Hummous With Pine Nuts Turkish-Style
I don't know how closely this resembles the hummous served in Turkey, but it is delicious! Printed in our local newspaper.
1 1/2 cups
- 1 (15 ounce) can chickpeas, rinsed and drained (reserve some of the liquid)
- 3-5 garlic cloves, peeled
- 1 teaspoon cumin seed, lightly toasted then crushed with pestle and mortar
- 1 lemon, juice of
- 1/4 cup tahini
- fresh ground black pepper
- 1 tablespoon olive oil
- 1/2 cup pine nuts (NO substitution)
- 1/2 teaspoon cayenne pepper
Toast the cumin seeds and crush lightly.
In a food processor or blender combine all the garbanzo bean puree ingredients.

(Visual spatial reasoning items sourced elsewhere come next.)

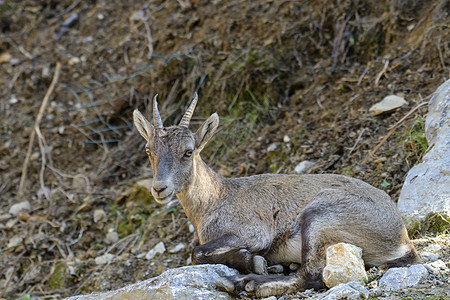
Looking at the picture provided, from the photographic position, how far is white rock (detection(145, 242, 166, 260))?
7.29 meters

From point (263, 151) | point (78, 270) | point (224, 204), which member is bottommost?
point (78, 270)

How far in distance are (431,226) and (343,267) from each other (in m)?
1.58

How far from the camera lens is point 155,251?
7.33 meters

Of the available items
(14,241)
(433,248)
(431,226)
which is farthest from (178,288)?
(14,241)

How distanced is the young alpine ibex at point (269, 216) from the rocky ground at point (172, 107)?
0.90 meters

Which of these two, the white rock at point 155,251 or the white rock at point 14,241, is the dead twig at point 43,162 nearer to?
the white rock at point 14,241

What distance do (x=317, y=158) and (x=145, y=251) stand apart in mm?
2856

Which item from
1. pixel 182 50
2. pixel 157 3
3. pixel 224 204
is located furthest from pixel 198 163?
pixel 157 3

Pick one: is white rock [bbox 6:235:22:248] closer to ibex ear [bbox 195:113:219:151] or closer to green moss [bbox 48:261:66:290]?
green moss [bbox 48:261:66:290]

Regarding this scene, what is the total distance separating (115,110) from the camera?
33.7 feet

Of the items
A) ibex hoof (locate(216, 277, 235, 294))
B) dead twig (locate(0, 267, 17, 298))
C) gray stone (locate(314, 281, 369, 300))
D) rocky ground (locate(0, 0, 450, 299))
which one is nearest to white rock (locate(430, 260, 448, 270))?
gray stone (locate(314, 281, 369, 300))

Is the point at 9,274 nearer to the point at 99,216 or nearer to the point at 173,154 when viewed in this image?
the point at 99,216

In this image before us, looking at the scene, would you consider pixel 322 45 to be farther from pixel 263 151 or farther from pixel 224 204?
pixel 224 204

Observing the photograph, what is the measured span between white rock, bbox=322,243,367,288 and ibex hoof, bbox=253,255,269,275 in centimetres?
79
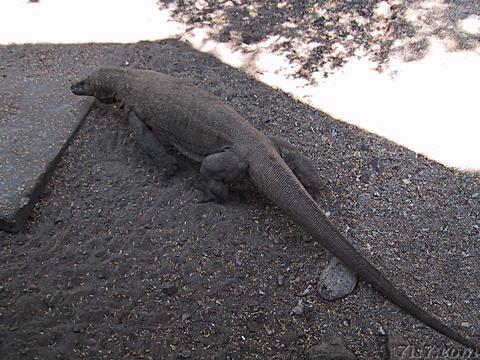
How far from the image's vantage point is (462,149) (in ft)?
13.3

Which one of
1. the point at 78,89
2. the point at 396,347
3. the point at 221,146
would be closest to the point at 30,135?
the point at 78,89

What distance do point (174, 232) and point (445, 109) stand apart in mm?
2631

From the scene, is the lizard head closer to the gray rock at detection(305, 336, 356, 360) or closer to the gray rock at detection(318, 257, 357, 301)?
the gray rock at detection(318, 257, 357, 301)

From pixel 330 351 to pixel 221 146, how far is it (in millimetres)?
1712

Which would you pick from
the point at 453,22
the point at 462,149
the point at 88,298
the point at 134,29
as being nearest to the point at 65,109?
the point at 134,29

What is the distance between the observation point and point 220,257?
3.41 metres

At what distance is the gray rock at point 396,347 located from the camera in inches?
112

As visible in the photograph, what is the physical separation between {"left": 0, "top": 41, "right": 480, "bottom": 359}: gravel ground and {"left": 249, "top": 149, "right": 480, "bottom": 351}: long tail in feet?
0.27

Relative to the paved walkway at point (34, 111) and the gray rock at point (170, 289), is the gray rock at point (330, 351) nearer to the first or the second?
the gray rock at point (170, 289)

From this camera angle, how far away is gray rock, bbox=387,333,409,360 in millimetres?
2854

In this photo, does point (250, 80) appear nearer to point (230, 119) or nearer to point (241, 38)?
point (241, 38)

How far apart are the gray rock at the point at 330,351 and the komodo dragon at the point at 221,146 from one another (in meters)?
0.47

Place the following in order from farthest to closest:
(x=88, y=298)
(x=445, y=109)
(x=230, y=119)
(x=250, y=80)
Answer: (x=250, y=80) < (x=445, y=109) < (x=230, y=119) < (x=88, y=298)

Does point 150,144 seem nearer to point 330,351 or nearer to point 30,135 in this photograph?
point 30,135
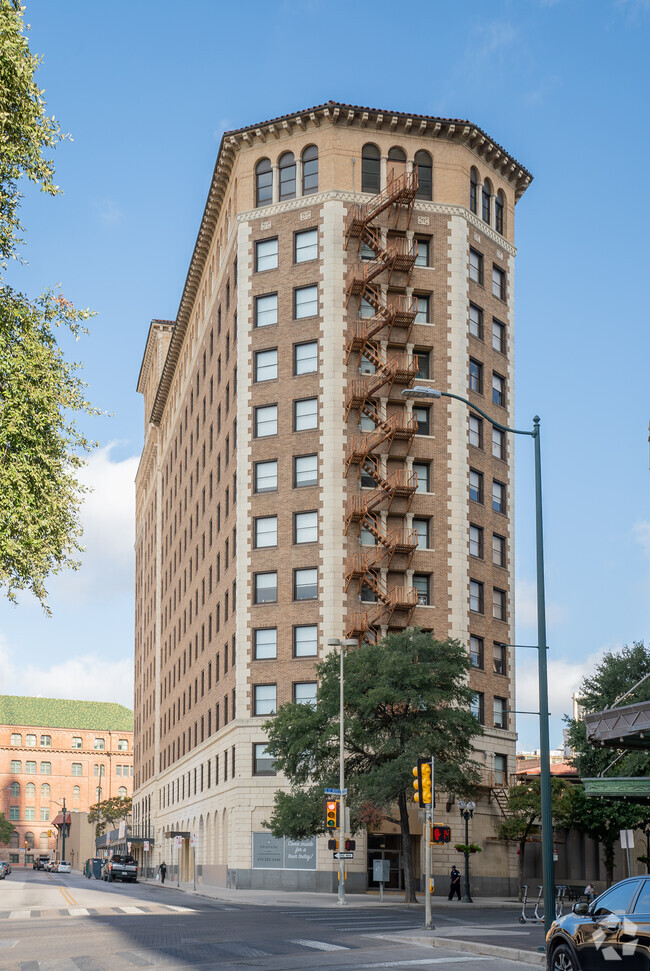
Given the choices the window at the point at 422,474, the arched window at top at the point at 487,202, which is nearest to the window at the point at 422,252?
the arched window at top at the point at 487,202

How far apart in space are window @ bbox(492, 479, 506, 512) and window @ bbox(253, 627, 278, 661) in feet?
48.2

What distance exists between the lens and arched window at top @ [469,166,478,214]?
66.9 metres

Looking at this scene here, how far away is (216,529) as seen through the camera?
73.2 m

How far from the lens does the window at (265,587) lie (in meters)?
61.9

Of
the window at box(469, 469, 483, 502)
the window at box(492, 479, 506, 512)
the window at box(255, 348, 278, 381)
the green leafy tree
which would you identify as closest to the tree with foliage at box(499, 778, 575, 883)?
the window at box(469, 469, 483, 502)

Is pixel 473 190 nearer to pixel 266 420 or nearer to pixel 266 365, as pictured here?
pixel 266 365

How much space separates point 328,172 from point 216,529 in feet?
75.3

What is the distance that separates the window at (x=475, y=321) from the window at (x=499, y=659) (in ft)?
56.9

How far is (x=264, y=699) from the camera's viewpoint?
61312mm

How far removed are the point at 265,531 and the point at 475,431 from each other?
13.0 metres

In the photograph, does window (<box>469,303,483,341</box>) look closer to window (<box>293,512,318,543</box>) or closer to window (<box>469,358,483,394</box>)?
window (<box>469,358,483,394</box>)

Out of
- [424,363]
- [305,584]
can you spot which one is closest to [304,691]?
[305,584]

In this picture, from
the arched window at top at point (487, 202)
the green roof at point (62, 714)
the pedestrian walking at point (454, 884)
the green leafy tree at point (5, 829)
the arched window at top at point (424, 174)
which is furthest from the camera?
the green roof at point (62, 714)

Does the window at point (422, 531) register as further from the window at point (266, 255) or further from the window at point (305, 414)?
the window at point (266, 255)
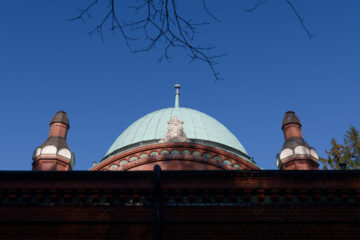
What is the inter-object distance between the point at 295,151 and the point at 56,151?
29.9 ft

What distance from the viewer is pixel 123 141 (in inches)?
934

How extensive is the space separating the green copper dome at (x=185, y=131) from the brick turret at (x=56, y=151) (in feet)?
16.6

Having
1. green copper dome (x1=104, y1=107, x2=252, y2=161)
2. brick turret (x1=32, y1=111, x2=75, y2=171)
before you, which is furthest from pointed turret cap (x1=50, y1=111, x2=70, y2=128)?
green copper dome (x1=104, y1=107, x2=252, y2=161)

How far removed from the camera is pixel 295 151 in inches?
706

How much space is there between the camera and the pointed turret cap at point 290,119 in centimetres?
1872

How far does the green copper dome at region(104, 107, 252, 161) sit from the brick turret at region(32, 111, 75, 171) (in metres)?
5.06

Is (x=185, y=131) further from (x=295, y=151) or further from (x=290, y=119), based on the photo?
(x=295, y=151)

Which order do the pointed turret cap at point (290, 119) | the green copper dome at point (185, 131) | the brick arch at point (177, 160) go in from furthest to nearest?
1. the green copper dome at point (185, 131)
2. the brick arch at point (177, 160)
3. the pointed turret cap at point (290, 119)

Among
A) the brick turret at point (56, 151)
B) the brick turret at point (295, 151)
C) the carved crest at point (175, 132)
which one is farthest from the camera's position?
the carved crest at point (175, 132)
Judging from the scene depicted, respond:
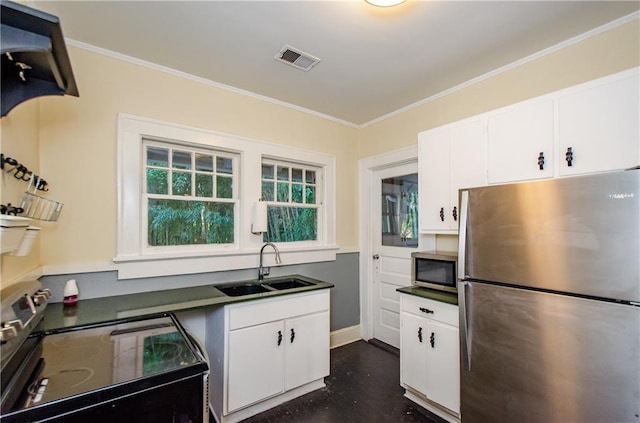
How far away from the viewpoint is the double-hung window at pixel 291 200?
3.07m

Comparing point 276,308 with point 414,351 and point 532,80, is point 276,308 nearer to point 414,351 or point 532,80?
point 414,351

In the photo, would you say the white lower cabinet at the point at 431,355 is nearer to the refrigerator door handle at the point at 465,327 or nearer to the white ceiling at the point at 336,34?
the refrigerator door handle at the point at 465,327

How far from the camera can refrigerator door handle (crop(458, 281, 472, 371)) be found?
6.00 feet

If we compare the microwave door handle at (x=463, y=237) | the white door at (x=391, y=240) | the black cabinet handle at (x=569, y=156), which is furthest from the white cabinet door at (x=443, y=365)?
the black cabinet handle at (x=569, y=156)

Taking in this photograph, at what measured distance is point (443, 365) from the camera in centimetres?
211

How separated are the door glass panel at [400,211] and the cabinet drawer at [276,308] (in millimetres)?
1201

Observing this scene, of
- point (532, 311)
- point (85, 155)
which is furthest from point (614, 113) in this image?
point (85, 155)

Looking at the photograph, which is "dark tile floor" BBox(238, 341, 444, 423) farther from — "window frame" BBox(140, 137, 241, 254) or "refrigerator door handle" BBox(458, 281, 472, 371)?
"window frame" BBox(140, 137, 241, 254)

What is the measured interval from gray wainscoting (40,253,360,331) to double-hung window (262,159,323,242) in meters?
0.36

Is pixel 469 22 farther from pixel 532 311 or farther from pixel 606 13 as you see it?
pixel 532 311

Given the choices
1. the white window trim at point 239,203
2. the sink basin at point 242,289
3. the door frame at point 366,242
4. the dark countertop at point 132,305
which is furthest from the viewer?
the door frame at point 366,242

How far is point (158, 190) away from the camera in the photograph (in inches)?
95.3

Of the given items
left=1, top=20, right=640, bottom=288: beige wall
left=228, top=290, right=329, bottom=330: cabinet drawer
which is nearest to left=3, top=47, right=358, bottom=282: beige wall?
left=1, top=20, right=640, bottom=288: beige wall

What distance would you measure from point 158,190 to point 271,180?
3.49 feet
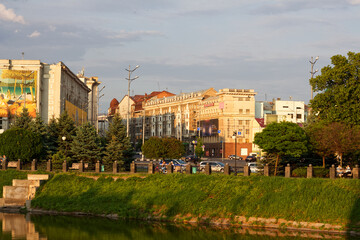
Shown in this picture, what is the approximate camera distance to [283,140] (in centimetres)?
5150

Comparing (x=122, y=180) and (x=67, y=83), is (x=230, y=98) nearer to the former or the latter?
(x=67, y=83)

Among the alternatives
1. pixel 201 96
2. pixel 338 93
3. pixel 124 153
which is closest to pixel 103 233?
pixel 124 153

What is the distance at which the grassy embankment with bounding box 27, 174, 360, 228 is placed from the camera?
131 ft

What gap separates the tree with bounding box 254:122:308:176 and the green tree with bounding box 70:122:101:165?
56.9 ft

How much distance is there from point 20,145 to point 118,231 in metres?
23.5

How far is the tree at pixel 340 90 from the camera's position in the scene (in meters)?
58.8

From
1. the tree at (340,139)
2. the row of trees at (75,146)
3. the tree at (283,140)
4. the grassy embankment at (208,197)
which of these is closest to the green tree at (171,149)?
the row of trees at (75,146)

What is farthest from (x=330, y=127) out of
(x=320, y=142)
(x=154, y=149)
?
(x=154, y=149)

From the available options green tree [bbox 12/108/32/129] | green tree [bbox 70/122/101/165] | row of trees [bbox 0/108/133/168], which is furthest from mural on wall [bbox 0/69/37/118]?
green tree [bbox 70/122/101/165]

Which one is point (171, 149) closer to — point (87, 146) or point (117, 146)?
point (117, 146)

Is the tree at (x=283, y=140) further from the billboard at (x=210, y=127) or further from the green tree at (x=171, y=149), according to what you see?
the billboard at (x=210, y=127)

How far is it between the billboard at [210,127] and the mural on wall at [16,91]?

Blend until smooth; tasting and adding more lemon juice to preference. If too thick to process effectively, add some of the reserved garbanzo bean liquid, about 1 tablespoon at a time. Adjust other seasonings, too if necessary.
Transfer hummous to serving bowl or platter.
In a small saute pan, heat up the olive oil and saute the pine nuts over medium heat for about 3-5 minutes or until golden; stirring constantly.
Be careful not to burn!
Sprinkle pine nuts with the cayenne, and cook an additional 1-2 minutes; stirring often.
Garnish the hummous with the pine nuts. Serve with pita bread to scoop up the dip.